I was able to enjoy the company of two pretty amazing women while on this trip. my original ride to get me from Idaho to Utah let me down, but my mother in law being the incredible lady she is, compensated for this let down. On Sunday she drove me down to Utah 2 hours, turned around and headed back up to Idaho. I was able to have a really good ride with her, to just visit, and talk about several topics such as being a wife, parent, and a decent human being in this world. I feel incredibly blessed having her as a mother in law, I feel so comfortable with her now she is like another mom to me.

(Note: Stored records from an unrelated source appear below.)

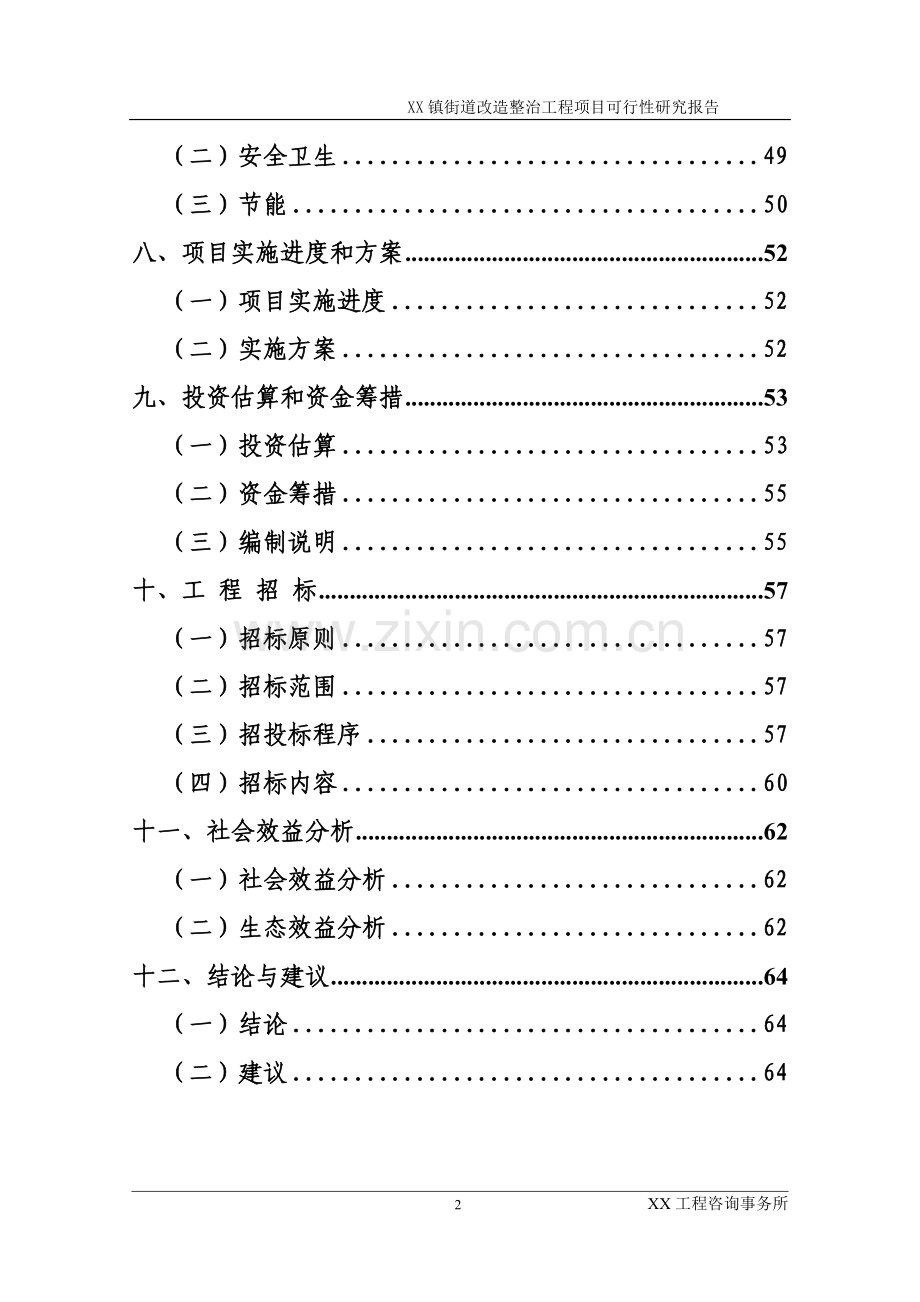 XX镇街道改造整治工程项目可行性研究报告

（二）安全卫生 49

（三）节能 50

八、项目实施进度和方案 52

（一）项目实施进度 52

（二）实施方案 52

九、投资估算和资金筹措 53

（一）投资估算 53

（二）资金筹措 55

（三）编制说明 55

十、工 程 招 标 57

（一）招标原则 57

（二）招标范围 57

（三）招投标程序 57

（四）招标内容 60

十一、社会效益分析 62

（一）社会效益分析 62

（二）生态效益分析 62

十二、结论与建议 64

（一）结论 64

（二）建议 64

2

XX工程咨询事务所

www.zixin.com.cn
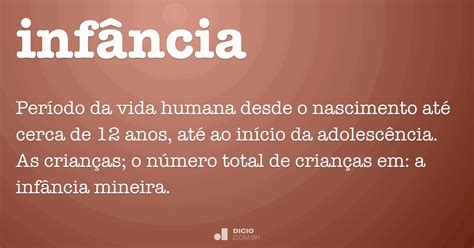 infância

Período da vida humana desde o nascimento até cerca de 12 anos, até ao início da adolescência. As crianças; o número total de crianças em: a infância mineira.

DICIO
.COM.BR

My last two days I spent at my grandmas in Utah. I'm not very crafty but wanted cute headbands for the baby, to say my grandma "helped" me make some is very loosely stated, I mostly told her what I wanted and she made it for me. It was nice shopping for the items to make them with her. I'm grateful she is so gifted in areas such as this because I'm not. My grandma is a pretty neat lady, I'm grateful that my daughter will have a few items made from her and for all she did for me on this trip. She is so excited to have a first great grandchild, and it was fun to be around her and her enthusiasm. She makes me feel so loved and special. I didn't realize how important it is to be around family while pregnant, but I now think it is, they help you bring excitement to it in new ways. I'm grateful for skype and phone calls now that I'm home in Nebraska, because love and support from extended family is important.